After trying — and failing — to get his daughter to tell the Chicago stories he researched, Thomas said he decided to do it himself.
It started with a short TikTok called “Chi town History.” The video has more than 4,000 views and 700 likes.
Today, Thomas’s videos have views in the five digits. The history of Parkway Gardens — posted shortly after news broke its owner has put the complex up for sale — has accumulated more than 36,000 views. The story of Robert “Yummy” Sandifer, an 11-year-old murdered by gang members in 1994, has more than 57,000 views.
Thomas said the newfound attention often makes him doubt himself before posting content — a problem he solves with a quick run or a shot of Jameson. But what he’s most afraid of is getting the details wrong.
“What I know is that if you’re a Black dude from Auburn Gresham with dreads and a tattoo of Nipsey Hussle on your arm, and you call yourself a historian, someone is going to fact check you,” Thomas said. “I encourage that, but I don’t want to be wrong if that occurs.”
To keep his facts straight, Thomas said he has $170 worth of subscriptions, ranging from the Washington Post to the Art Institute of Chicago. He said he hopes by establishing a nonprofit and applying for grants, he can eliminate the hefty expense.
“If I click the link and I need to pay to get in there to verify a quote, it’s probably going to get that $9.99 from me,” Thomas said. “I need research and grant money so my wife doesn’t put me out.”
As long as there’s Chicago history to tell, Thomas said he’ll be here to tell it.
He’s hoping to make his way through all 77 Chicago neighborhoods on TikTok (he knocked 20 off his list already). He started offering in-person tours of the South Side. And he’s thinking of posting longer videos about Chicago’s history on his YouTube page.
Next in line, he said, is a video about Roseland and the neighborhood’s shifting demographic.
But at the end of the day, Thomas said his dedication to reporting Chicago’s history runs deeper than simple curiosity.

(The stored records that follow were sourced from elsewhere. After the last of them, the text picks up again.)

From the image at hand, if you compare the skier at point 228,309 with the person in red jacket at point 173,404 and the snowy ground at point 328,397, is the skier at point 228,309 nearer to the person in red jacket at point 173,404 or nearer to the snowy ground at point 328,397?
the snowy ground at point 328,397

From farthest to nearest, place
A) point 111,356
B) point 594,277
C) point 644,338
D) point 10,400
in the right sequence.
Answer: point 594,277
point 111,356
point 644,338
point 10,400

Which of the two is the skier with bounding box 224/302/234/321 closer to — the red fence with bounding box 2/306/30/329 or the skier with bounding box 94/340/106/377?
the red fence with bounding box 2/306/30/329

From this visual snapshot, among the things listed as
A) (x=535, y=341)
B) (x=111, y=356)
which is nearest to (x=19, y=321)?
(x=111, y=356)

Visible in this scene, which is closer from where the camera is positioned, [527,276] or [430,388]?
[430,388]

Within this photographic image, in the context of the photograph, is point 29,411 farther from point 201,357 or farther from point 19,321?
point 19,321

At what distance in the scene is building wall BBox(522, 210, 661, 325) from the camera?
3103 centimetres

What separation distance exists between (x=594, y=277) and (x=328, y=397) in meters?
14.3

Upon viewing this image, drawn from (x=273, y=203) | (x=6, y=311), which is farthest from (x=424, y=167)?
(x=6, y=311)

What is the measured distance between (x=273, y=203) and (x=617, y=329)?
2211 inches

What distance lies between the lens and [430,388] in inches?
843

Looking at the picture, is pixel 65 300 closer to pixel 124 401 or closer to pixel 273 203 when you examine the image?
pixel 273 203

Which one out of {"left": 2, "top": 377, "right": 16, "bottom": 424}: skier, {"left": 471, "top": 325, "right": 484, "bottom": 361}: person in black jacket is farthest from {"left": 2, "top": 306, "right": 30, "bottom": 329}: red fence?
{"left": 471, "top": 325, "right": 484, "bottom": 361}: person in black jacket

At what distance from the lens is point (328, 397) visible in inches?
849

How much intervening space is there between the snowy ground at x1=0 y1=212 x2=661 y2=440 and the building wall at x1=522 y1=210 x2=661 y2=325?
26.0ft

He said he does it for his children and his father, the person who started it all.
“If you’ve ever seen most of my videos, my father is behind me,” Thomas said. “I have a picture of him on the wall behind me in the frame. I always keep him in mind, and I’m trying to outdo him in every aspect of life. I want my kids to be chasing my legend like I’m trying to chase my father’s. All of it is about that and him.”